Prozessdigitalisierung im Mittelstand: 6 Fehler, die richtig teuer werden
Aus hunderten Digitalisierungsprojekten im Mittelstand lassen sich klare Muster ableiten. Diese sechs Fehler kosten am meisten – und so vermeiden Sie sie.

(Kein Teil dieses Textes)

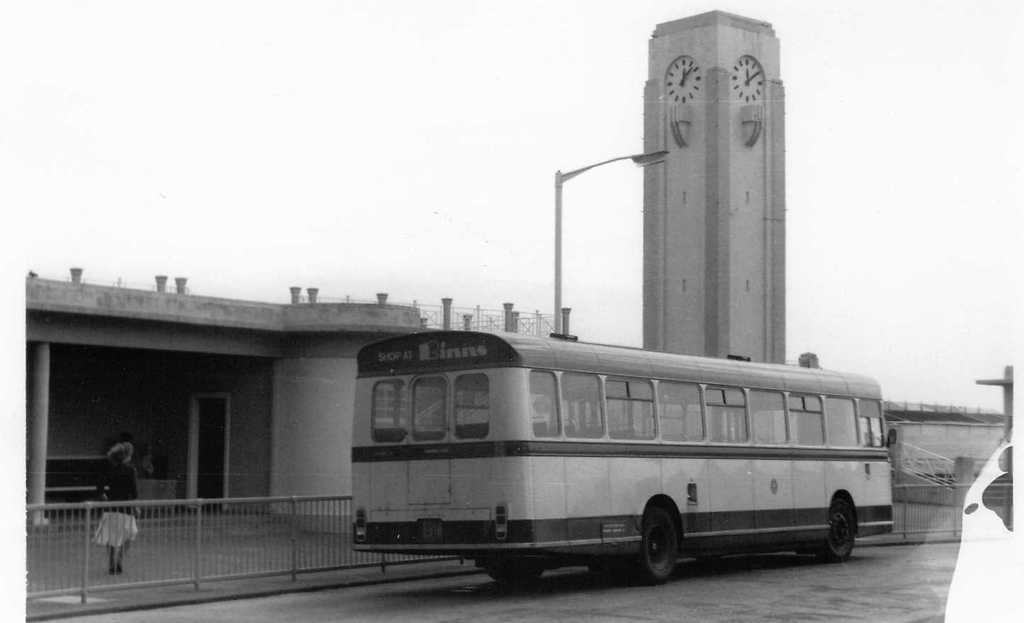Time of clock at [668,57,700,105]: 12:07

Die meisten Fehler sind vermeidbar
Digitalisierungsprojekte scheitern selten an der Technik. Sie scheitern an
Erwartungen, an fehlender Einbindung der Belegschaft und an einer falschen
Reihenfolge. Die gute Nachricht: Die häufigsten Fehler wiederholen sich – und
wer sie kennt, kann sie umgehen.
Fehler 1: Die Software vor dem Prozess
Der Klassiker. Ein Tool wird gekauft, weil es modern wirkt oder ein Wettbewerber
es nutzt. Der zugrunde liegende Prozess wurde nie sauber beschrieben. Ergebnis:
Der schlechte Prozess läuft jetzt teurer als vorher. Regel: Erst verstehen,
dann digitalisieren.
Fehler 2: Die Belegschaft nicht einbinden
Wer den Prozess täglich ausführt, kennt jeden Engpass. Wird diese Erfahrung
nicht abgeholt, entsteht eine Lösung am Bedarf vorbei – und Widerstand gegen die
Einführung. Binden Sie die betroffenen Mitarbeitenden von Beginn an ein, nicht
erst beim Roll-out.
Fehler 3: Alles auf einmal wollen
Ein Big-Bang-Projekt, das das gesamte Unternehmen gleichzeitig umstellt, ist
riskant und schwer zu steuern. Erfolgreiche Projekte starten mit einem klar
abgegrenzten Bereich, sammeln Erfahrung und skalieren dann. Kleine Erfolge
schaffen Vertrauen für die nächsten Schritte.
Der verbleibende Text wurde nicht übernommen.